▶ **INSTRUCTION**
Please render every line of text in the rows below as a JSON list of strings, one string per line, leaving out the blank lines and the pictures.

── PROVIDED MATERIAL ──

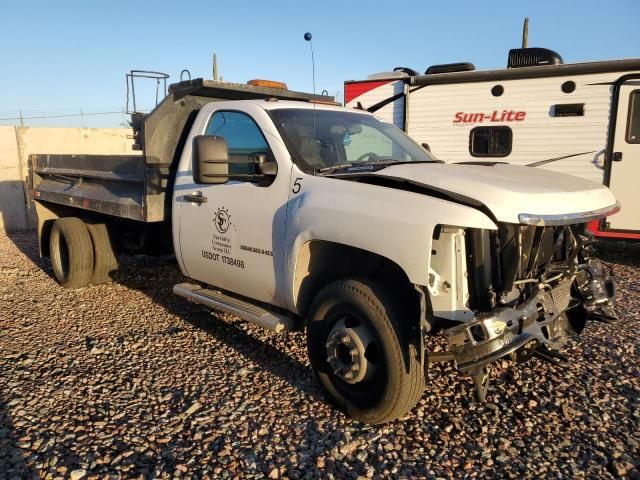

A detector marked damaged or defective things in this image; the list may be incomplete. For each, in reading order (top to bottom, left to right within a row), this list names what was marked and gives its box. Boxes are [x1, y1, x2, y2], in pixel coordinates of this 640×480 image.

damaged front end [436, 222, 616, 402]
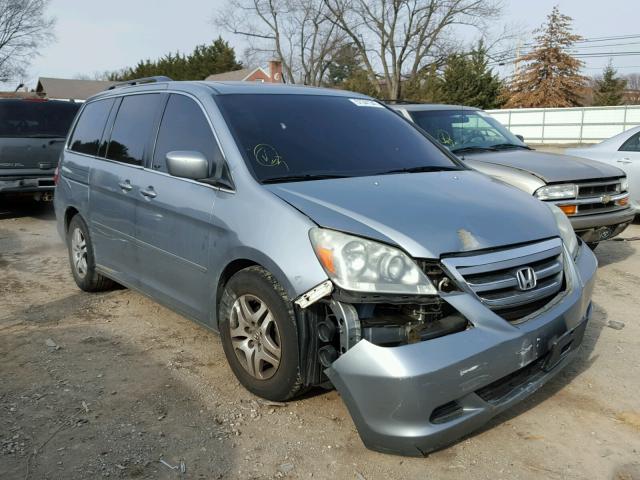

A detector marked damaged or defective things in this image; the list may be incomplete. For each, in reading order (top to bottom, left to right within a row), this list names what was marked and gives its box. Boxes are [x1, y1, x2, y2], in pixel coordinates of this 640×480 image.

damaged front bumper [328, 242, 596, 456]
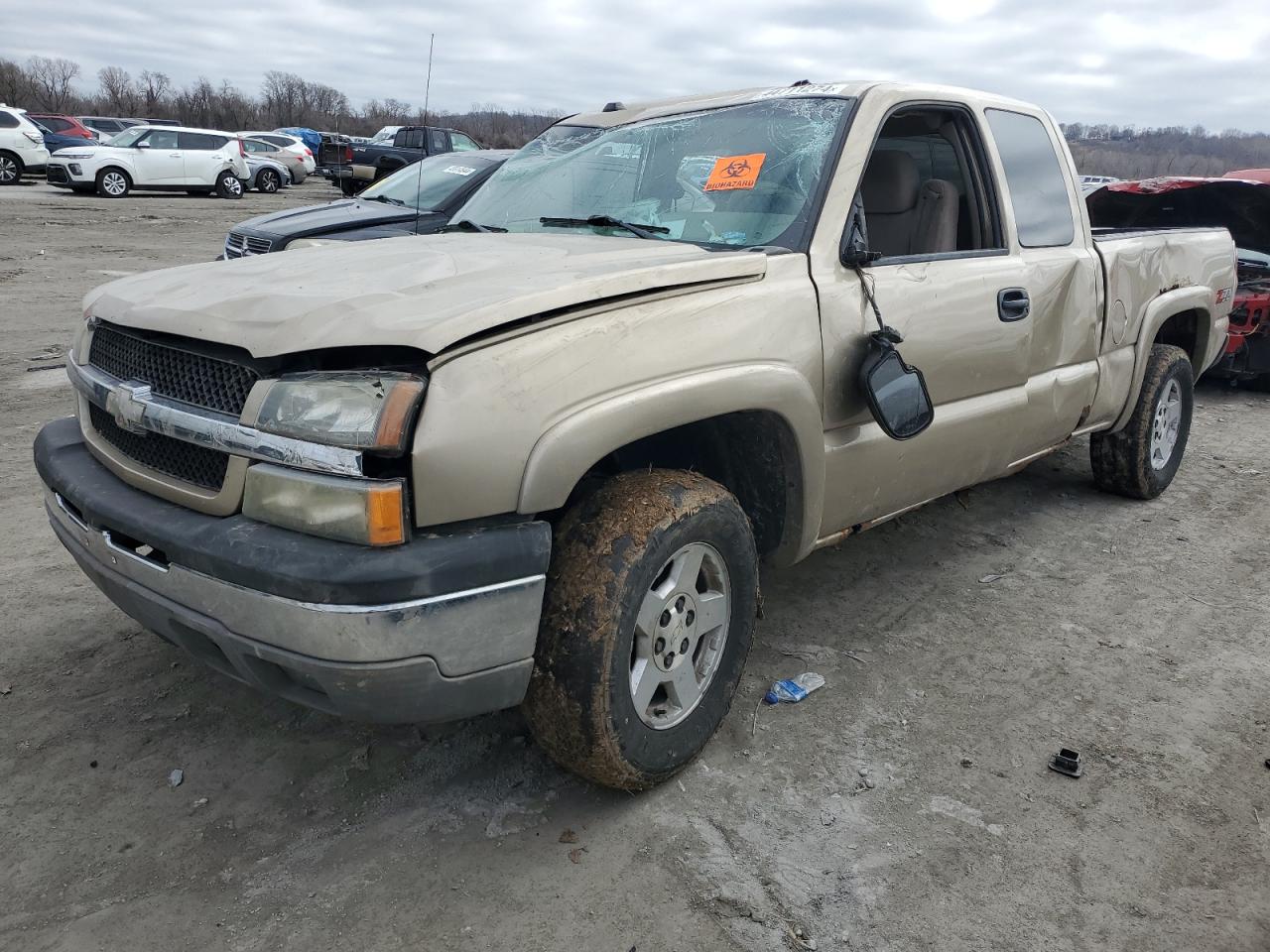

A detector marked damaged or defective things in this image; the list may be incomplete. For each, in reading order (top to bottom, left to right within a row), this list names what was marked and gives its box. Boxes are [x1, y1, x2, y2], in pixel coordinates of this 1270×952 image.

cracked windshield [452, 97, 849, 249]
dented hood [1087, 177, 1270, 254]
dented hood [89, 232, 770, 359]
damaged headlight [253, 373, 427, 454]
damaged chevrolet silverado [37, 85, 1230, 793]
detached side mirror [865, 341, 933, 440]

───

▶ **OUTPUT FOR THIS EXERCISE**
[
  "A detector marked damaged or defective things in this image; the list may be incomplete. For each, in reading order (top to bottom, left to right within a row), this list names what was marked and gives its box. Boxes are [x1, y1, x2, y2], in pixel coordinates of this 640×480 image.",
  "damaged front end [436, 222, 616, 402]",
  "A detector marked damaged or defective things in this image; the list may be incomplete. For each, in reading order (top to bottom, left to right within a row), this list names what was marked and gives its box. Boxes are [x1, y1, x2, y2], in pixel coordinates of this 640×480 image.",
  "damaged front bumper [328, 242, 596, 456]",
  "A detector marked damaged or defective things in this image; the list may be incomplete. For each, in reading order (top to bottom, left to right within a row), this list names what was marked and gives its box. Boxes are [x1, y1, x2, y2], in pixel coordinates of this 1270×952 image.",
  "cracked windshield [452, 97, 849, 249]",
  "dented hood [1087, 177, 1270, 254]",
  "dented hood [89, 232, 770, 359]",
  "damaged headlight [253, 373, 427, 454]",
  "damaged chevrolet silverado [37, 85, 1230, 793]",
  "detached side mirror [865, 341, 933, 440]"
]